====== Articolo

Categorie: Attualità

La studiosa: lo smartphone sta rovinando i ragazzi americani

Jean M. Twenge, psicologa e docente all’università di San Diego, pubblica sulla rivista Atlantic un’anticipazione del suo libro “iGen” nel quale si descrive una generazione di ragazzini incapaci di concepire la propria esistenza che non contempli l’utilizzo costante di iPhone e similari.

Il sottotitolo del libro è un manifesto assai preoccupante: “Perchè i ragazzi di oggi super-connessi crescono meno ribelli, più tolleranti, meno felici e completamente impreparati alla vita adulta. E cosa significa per tutti noi”.

“Ci sono forti evidenze che i telefoni che abbiamo messo nelle mani dei ragazzi stiano avendo effetti assai profondi nelle loro vite, rendendoli seriamente più infelici”.

============
====== Dati forniti

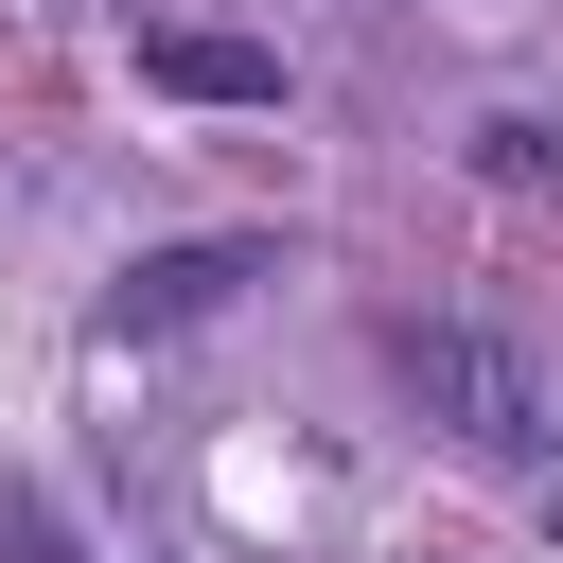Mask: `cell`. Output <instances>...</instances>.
I'll use <instances>...</instances> for the list:
<instances>
[{
	"instance_id": "obj_1",
	"label": "cell",
	"mask_w": 563,
	"mask_h": 563,
	"mask_svg": "<svg viewBox=\"0 0 563 563\" xmlns=\"http://www.w3.org/2000/svg\"><path fill=\"white\" fill-rule=\"evenodd\" d=\"M369 369L440 422V440H475V457H545L563 422H545V369L510 352V334H475V317H369Z\"/></svg>"
},
{
	"instance_id": "obj_2",
	"label": "cell",
	"mask_w": 563,
	"mask_h": 563,
	"mask_svg": "<svg viewBox=\"0 0 563 563\" xmlns=\"http://www.w3.org/2000/svg\"><path fill=\"white\" fill-rule=\"evenodd\" d=\"M246 282H282V229H194V246H141L123 282H106V334L141 352V334H194V317H229Z\"/></svg>"
},
{
	"instance_id": "obj_3",
	"label": "cell",
	"mask_w": 563,
	"mask_h": 563,
	"mask_svg": "<svg viewBox=\"0 0 563 563\" xmlns=\"http://www.w3.org/2000/svg\"><path fill=\"white\" fill-rule=\"evenodd\" d=\"M141 88H176V106H282V53H264V35H194V18H141Z\"/></svg>"
},
{
	"instance_id": "obj_4",
	"label": "cell",
	"mask_w": 563,
	"mask_h": 563,
	"mask_svg": "<svg viewBox=\"0 0 563 563\" xmlns=\"http://www.w3.org/2000/svg\"><path fill=\"white\" fill-rule=\"evenodd\" d=\"M0 563H88V528H70L35 475H0Z\"/></svg>"
}]
</instances>
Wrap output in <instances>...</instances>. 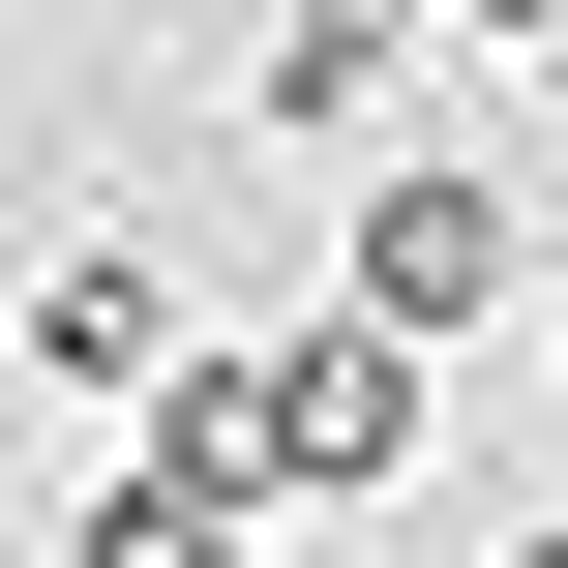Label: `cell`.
<instances>
[{"label": "cell", "instance_id": "5", "mask_svg": "<svg viewBox=\"0 0 568 568\" xmlns=\"http://www.w3.org/2000/svg\"><path fill=\"white\" fill-rule=\"evenodd\" d=\"M539 359H568V300H539Z\"/></svg>", "mask_w": 568, "mask_h": 568}, {"label": "cell", "instance_id": "4", "mask_svg": "<svg viewBox=\"0 0 568 568\" xmlns=\"http://www.w3.org/2000/svg\"><path fill=\"white\" fill-rule=\"evenodd\" d=\"M419 30H449V0H270V60H240V90H270L300 150H389V90H419Z\"/></svg>", "mask_w": 568, "mask_h": 568}, {"label": "cell", "instance_id": "1", "mask_svg": "<svg viewBox=\"0 0 568 568\" xmlns=\"http://www.w3.org/2000/svg\"><path fill=\"white\" fill-rule=\"evenodd\" d=\"M150 419H180L240 509H359V479H419V449H449V419H419V329H359V300H329V329H210Z\"/></svg>", "mask_w": 568, "mask_h": 568}, {"label": "cell", "instance_id": "3", "mask_svg": "<svg viewBox=\"0 0 568 568\" xmlns=\"http://www.w3.org/2000/svg\"><path fill=\"white\" fill-rule=\"evenodd\" d=\"M180 359H210V300H180V240H150V210H90V240L30 270V389H90V419H150Z\"/></svg>", "mask_w": 568, "mask_h": 568}, {"label": "cell", "instance_id": "6", "mask_svg": "<svg viewBox=\"0 0 568 568\" xmlns=\"http://www.w3.org/2000/svg\"><path fill=\"white\" fill-rule=\"evenodd\" d=\"M509 568H568V539H509Z\"/></svg>", "mask_w": 568, "mask_h": 568}, {"label": "cell", "instance_id": "2", "mask_svg": "<svg viewBox=\"0 0 568 568\" xmlns=\"http://www.w3.org/2000/svg\"><path fill=\"white\" fill-rule=\"evenodd\" d=\"M329 300L449 359V329H509V300H539V210H509L479 150H359V180H329Z\"/></svg>", "mask_w": 568, "mask_h": 568}]
</instances>
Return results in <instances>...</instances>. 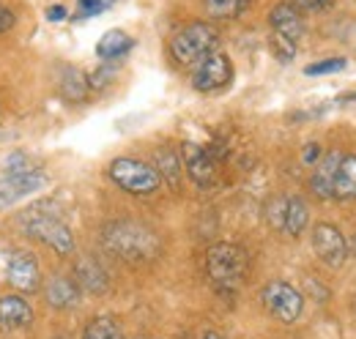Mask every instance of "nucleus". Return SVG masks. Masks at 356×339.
Wrapping results in <instances>:
<instances>
[{
    "label": "nucleus",
    "instance_id": "nucleus-1",
    "mask_svg": "<svg viewBox=\"0 0 356 339\" xmlns=\"http://www.w3.org/2000/svg\"><path fill=\"white\" fill-rule=\"evenodd\" d=\"M19 222H22V230L31 238L52 247L58 254L74 252V235H72L69 224L60 219V208L55 203H47V200L33 203L28 211L19 216Z\"/></svg>",
    "mask_w": 356,
    "mask_h": 339
},
{
    "label": "nucleus",
    "instance_id": "nucleus-2",
    "mask_svg": "<svg viewBox=\"0 0 356 339\" xmlns=\"http://www.w3.org/2000/svg\"><path fill=\"white\" fill-rule=\"evenodd\" d=\"M104 244L110 252L129 260V263H145L159 254V238L132 219H118L104 227Z\"/></svg>",
    "mask_w": 356,
    "mask_h": 339
},
{
    "label": "nucleus",
    "instance_id": "nucleus-3",
    "mask_svg": "<svg viewBox=\"0 0 356 339\" xmlns=\"http://www.w3.org/2000/svg\"><path fill=\"white\" fill-rule=\"evenodd\" d=\"M206 271L217 290L236 293L250 271V257L238 244H214L206 252Z\"/></svg>",
    "mask_w": 356,
    "mask_h": 339
},
{
    "label": "nucleus",
    "instance_id": "nucleus-4",
    "mask_svg": "<svg viewBox=\"0 0 356 339\" xmlns=\"http://www.w3.org/2000/svg\"><path fill=\"white\" fill-rule=\"evenodd\" d=\"M220 47V33L214 31V25L209 22H192L186 28H181L176 36L170 39V58L173 63L184 69H195L203 58H209L211 52H217Z\"/></svg>",
    "mask_w": 356,
    "mask_h": 339
},
{
    "label": "nucleus",
    "instance_id": "nucleus-5",
    "mask_svg": "<svg viewBox=\"0 0 356 339\" xmlns=\"http://www.w3.org/2000/svg\"><path fill=\"white\" fill-rule=\"evenodd\" d=\"M107 175L113 178V183H118L124 192L129 195H154L162 183L156 167L140 162V159H129V156H121V159H113Z\"/></svg>",
    "mask_w": 356,
    "mask_h": 339
},
{
    "label": "nucleus",
    "instance_id": "nucleus-6",
    "mask_svg": "<svg viewBox=\"0 0 356 339\" xmlns=\"http://www.w3.org/2000/svg\"><path fill=\"white\" fill-rule=\"evenodd\" d=\"M233 83V63L225 52H211L192 69V88L200 93H214Z\"/></svg>",
    "mask_w": 356,
    "mask_h": 339
},
{
    "label": "nucleus",
    "instance_id": "nucleus-7",
    "mask_svg": "<svg viewBox=\"0 0 356 339\" xmlns=\"http://www.w3.org/2000/svg\"><path fill=\"white\" fill-rule=\"evenodd\" d=\"M47 186V175L42 167L25 170V172H6L0 178V211L11 208L14 203H19L22 197L36 195L39 189Z\"/></svg>",
    "mask_w": 356,
    "mask_h": 339
},
{
    "label": "nucleus",
    "instance_id": "nucleus-8",
    "mask_svg": "<svg viewBox=\"0 0 356 339\" xmlns=\"http://www.w3.org/2000/svg\"><path fill=\"white\" fill-rule=\"evenodd\" d=\"M264 306L268 312L282 320V323H293L302 317V309H305V298L302 293L288 285V282H268L264 288Z\"/></svg>",
    "mask_w": 356,
    "mask_h": 339
},
{
    "label": "nucleus",
    "instance_id": "nucleus-9",
    "mask_svg": "<svg viewBox=\"0 0 356 339\" xmlns=\"http://www.w3.org/2000/svg\"><path fill=\"white\" fill-rule=\"evenodd\" d=\"M6 276L22 293H36L42 288V271L36 257L25 249H14L6 257Z\"/></svg>",
    "mask_w": 356,
    "mask_h": 339
},
{
    "label": "nucleus",
    "instance_id": "nucleus-10",
    "mask_svg": "<svg viewBox=\"0 0 356 339\" xmlns=\"http://www.w3.org/2000/svg\"><path fill=\"white\" fill-rule=\"evenodd\" d=\"M181 162L186 167V175L200 189H211L217 183V162H214L209 148H203L197 142H184L181 145Z\"/></svg>",
    "mask_w": 356,
    "mask_h": 339
},
{
    "label": "nucleus",
    "instance_id": "nucleus-11",
    "mask_svg": "<svg viewBox=\"0 0 356 339\" xmlns=\"http://www.w3.org/2000/svg\"><path fill=\"white\" fill-rule=\"evenodd\" d=\"M312 247H315L318 257H321L323 263H329L332 268H340V265L346 263L348 244H346L343 233H340L334 224H326V222L315 224V230H312Z\"/></svg>",
    "mask_w": 356,
    "mask_h": 339
},
{
    "label": "nucleus",
    "instance_id": "nucleus-12",
    "mask_svg": "<svg viewBox=\"0 0 356 339\" xmlns=\"http://www.w3.org/2000/svg\"><path fill=\"white\" fill-rule=\"evenodd\" d=\"M31 323H33V309L25 298L17 293L0 298V326L3 329L19 331V329H28Z\"/></svg>",
    "mask_w": 356,
    "mask_h": 339
},
{
    "label": "nucleus",
    "instance_id": "nucleus-13",
    "mask_svg": "<svg viewBox=\"0 0 356 339\" xmlns=\"http://www.w3.org/2000/svg\"><path fill=\"white\" fill-rule=\"evenodd\" d=\"M268 22H271V33L288 36L293 42L302 39L305 25H302V14H299V8L293 3H277L271 8V14H268Z\"/></svg>",
    "mask_w": 356,
    "mask_h": 339
},
{
    "label": "nucleus",
    "instance_id": "nucleus-14",
    "mask_svg": "<svg viewBox=\"0 0 356 339\" xmlns=\"http://www.w3.org/2000/svg\"><path fill=\"white\" fill-rule=\"evenodd\" d=\"M343 154L340 151H329L326 156H321V165L315 167L310 178V189L315 192V197L321 200H332V186H334V172L340 165Z\"/></svg>",
    "mask_w": 356,
    "mask_h": 339
},
{
    "label": "nucleus",
    "instance_id": "nucleus-15",
    "mask_svg": "<svg viewBox=\"0 0 356 339\" xmlns=\"http://www.w3.org/2000/svg\"><path fill=\"white\" fill-rule=\"evenodd\" d=\"M44 298L55 309H72L80 301V285L69 276H52L44 285Z\"/></svg>",
    "mask_w": 356,
    "mask_h": 339
},
{
    "label": "nucleus",
    "instance_id": "nucleus-16",
    "mask_svg": "<svg viewBox=\"0 0 356 339\" xmlns=\"http://www.w3.org/2000/svg\"><path fill=\"white\" fill-rule=\"evenodd\" d=\"M74 282H77L83 290L93 293V296H102V293L107 290V285H110L107 271H104L96 260H90V257H83V260L74 265Z\"/></svg>",
    "mask_w": 356,
    "mask_h": 339
},
{
    "label": "nucleus",
    "instance_id": "nucleus-17",
    "mask_svg": "<svg viewBox=\"0 0 356 339\" xmlns=\"http://www.w3.org/2000/svg\"><path fill=\"white\" fill-rule=\"evenodd\" d=\"M58 88H60V96H63L66 101L80 104V101H86V99H88L90 80H88V74H86V72H80V69H74V66H63V69H60Z\"/></svg>",
    "mask_w": 356,
    "mask_h": 339
},
{
    "label": "nucleus",
    "instance_id": "nucleus-18",
    "mask_svg": "<svg viewBox=\"0 0 356 339\" xmlns=\"http://www.w3.org/2000/svg\"><path fill=\"white\" fill-rule=\"evenodd\" d=\"M332 200H356V156L343 154L337 172H334V186H332Z\"/></svg>",
    "mask_w": 356,
    "mask_h": 339
},
{
    "label": "nucleus",
    "instance_id": "nucleus-19",
    "mask_svg": "<svg viewBox=\"0 0 356 339\" xmlns=\"http://www.w3.org/2000/svg\"><path fill=\"white\" fill-rule=\"evenodd\" d=\"M132 36H127L124 31H107L96 44V55L102 60H118L132 49Z\"/></svg>",
    "mask_w": 356,
    "mask_h": 339
},
{
    "label": "nucleus",
    "instance_id": "nucleus-20",
    "mask_svg": "<svg viewBox=\"0 0 356 339\" xmlns=\"http://www.w3.org/2000/svg\"><path fill=\"white\" fill-rule=\"evenodd\" d=\"M307 219H310V211H307L302 197H285V227L282 230L288 235L299 238L305 233V227H307Z\"/></svg>",
    "mask_w": 356,
    "mask_h": 339
},
{
    "label": "nucleus",
    "instance_id": "nucleus-21",
    "mask_svg": "<svg viewBox=\"0 0 356 339\" xmlns=\"http://www.w3.org/2000/svg\"><path fill=\"white\" fill-rule=\"evenodd\" d=\"M156 172H159L162 181L170 183V189L178 192V186H181V159H178V154H173L170 148H159L156 151Z\"/></svg>",
    "mask_w": 356,
    "mask_h": 339
},
{
    "label": "nucleus",
    "instance_id": "nucleus-22",
    "mask_svg": "<svg viewBox=\"0 0 356 339\" xmlns=\"http://www.w3.org/2000/svg\"><path fill=\"white\" fill-rule=\"evenodd\" d=\"M83 339H124V329H121V323L115 317L102 315V317H93L86 326Z\"/></svg>",
    "mask_w": 356,
    "mask_h": 339
},
{
    "label": "nucleus",
    "instance_id": "nucleus-23",
    "mask_svg": "<svg viewBox=\"0 0 356 339\" xmlns=\"http://www.w3.org/2000/svg\"><path fill=\"white\" fill-rule=\"evenodd\" d=\"M203 6L209 11V17H214V19H233L244 11L247 0H203Z\"/></svg>",
    "mask_w": 356,
    "mask_h": 339
},
{
    "label": "nucleus",
    "instance_id": "nucleus-24",
    "mask_svg": "<svg viewBox=\"0 0 356 339\" xmlns=\"http://www.w3.org/2000/svg\"><path fill=\"white\" fill-rule=\"evenodd\" d=\"M118 77V63L115 60H104L102 66H96V72L90 74V90H102Z\"/></svg>",
    "mask_w": 356,
    "mask_h": 339
},
{
    "label": "nucleus",
    "instance_id": "nucleus-25",
    "mask_svg": "<svg viewBox=\"0 0 356 339\" xmlns=\"http://www.w3.org/2000/svg\"><path fill=\"white\" fill-rule=\"evenodd\" d=\"M346 66H348V60H346V58H326V60L310 63V66L305 69V74H307V77H321V74H337V72H343Z\"/></svg>",
    "mask_w": 356,
    "mask_h": 339
},
{
    "label": "nucleus",
    "instance_id": "nucleus-26",
    "mask_svg": "<svg viewBox=\"0 0 356 339\" xmlns=\"http://www.w3.org/2000/svg\"><path fill=\"white\" fill-rule=\"evenodd\" d=\"M115 0H77V11H74V19H90V17H99L104 14L107 8H113Z\"/></svg>",
    "mask_w": 356,
    "mask_h": 339
},
{
    "label": "nucleus",
    "instance_id": "nucleus-27",
    "mask_svg": "<svg viewBox=\"0 0 356 339\" xmlns=\"http://www.w3.org/2000/svg\"><path fill=\"white\" fill-rule=\"evenodd\" d=\"M271 52H274V58H277V60L288 63V60H293V58H296V42H293V39H288V36L271 33Z\"/></svg>",
    "mask_w": 356,
    "mask_h": 339
},
{
    "label": "nucleus",
    "instance_id": "nucleus-28",
    "mask_svg": "<svg viewBox=\"0 0 356 339\" xmlns=\"http://www.w3.org/2000/svg\"><path fill=\"white\" fill-rule=\"evenodd\" d=\"M39 165L28 156V154H22V151H14L8 159H6V172H25V170H36Z\"/></svg>",
    "mask_w": 356,
    "mask_h": 339
},
{
    "label": "nucleus",
    "instance_id": "nucleus-29",
    "mask_svg": "<svg viewBox=\"0 0 356 339\" xmlns=\"http://www.w3.org/2000/svg\"><path fill=\"white\" fill-rule=\"evenodd\" d=\"M266 216H268V224H271V227L282 230V227H285V197H274V200L268 203Z\"/></svg>",
    "mask_w": 356,
    "mask_h": 339
},
{
    "label": "nucleus",
    "instance_id": "nucleus-30",
    "mask_svg": "<svg viewBox=\"0 0 356 339\" xmlns=\"http://www.w3.org/2000/svg\"><path fill=\"white\" fill-rule=\"evenodd\" d=\"M291 3L302 11H323V8L332 6V0H291Z\"/></svg>",
    "mask_w": 356,
    "mask_h": 339
},
{
    "label": "nucleus",
    "instance_id": "nucleus-31",
    "mask_svg": "<svg viewBox=\"0 0 356 339\" xmlns=\"http://www.w3.org/2000/svg\"><path fill=\"white\" fill-rule=\"evenodd\" d=\"M11 28H14V11L0 6V33H8Z\"/></svg>",
    "mask_w": 356,
    "mask_h": 339
},
{
    "label": "nucleus",
    "instance_id": "nucleus-32",
    "mask_svg": "<svg viewBox=\"0 0 356 339\" xmlns=\"http://www.w3.org/2000/svg\"><path fill=\"white\" fill-rule=\"evenodd\" d=\"M66 17H69L66 6H49V8H47V19H49V22H63Z\"/></svg>",
    "mask_w": 356,
    "mask_h": 339
},
{
    "label": "nucleus",
    "instance_id": "nucleus-33",
    "mask_svg": "<svg viewBox=\"0 0 356 339\" xmlns=\"http://www.w3.org/2000/svg\"><path fill=\"white\" fill-rule=\"evenodd\" d=\"M305 156H302V162H307V165H312V162H318L321 159V145L318 142H310V145H305V151H302Z\"/></svg>",
    "mask_w": 356,
    "mask_h": 339
},
{
    "label": "nucleus",
    "instance_id": "nucleus-34",
    "mask_svg": "<svg viewBox=\"0 0 356 339\" xmlns=\"http://www.w3.org/2000/svg\"><path fill=\"white\" fill-rule=\"evenodd\" d=\"M203 339H222V337H220L217 331H209V334H206V337H203Z\"/></svg>",
    "mask_w": 356,
    "mask_h": 339
},
{
    "label": "nucleus",
    "instance_id": "nucleus-35",
    "mask_svg": "<svg viewBox=\"0 0 356 339\" xmlns=\"http://www.w3.org/2000/svg\"><path fill=\"white\" fill-rule=\"evenodd\" d=\"M351 247H354V252H356V238H354V244H351Z\"/></svg>",
    "mask_w": 356,
    "mask_h": 339
},
{
    "label": "nucleus",
    "instance_id": "nucleus-36",
    "mask_svg": "<svg viewBox=\"0 0 356 339\" xmlns=\"http://www.w3.org/2000/svg\"><path fill=\"white\" fill-rule=\"evenodd\" d=\"M351 99H356V96H351ZM351 99H348V101H351Z\"/></svg>",
    "mask_w": 356,
    "mask_h": 339
}]
</instances>
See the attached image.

============

■ Consegna ■
Trascrivi senza modifiche il passo dell'articolo sugli smartphone e i ragazzi che si apre con le parole contenenti "Categorie: Attualità" e si chiude con "iPhone e similari.".

■ Risultato ■
Categorie: Attualità

La studiosa: lo smartphone sta rovinando i ragazzi americani

Jean M. Twenge, psicologa e docente all’università di San Diego, pubblica sulla rivista Atlantic un’anticipazione del suo libro “iGen” nel quale si descrive una generazione di ragazzini incapaci di concepire la propria esistenza che non contempli l’utilizzo costante di iPhone e similari.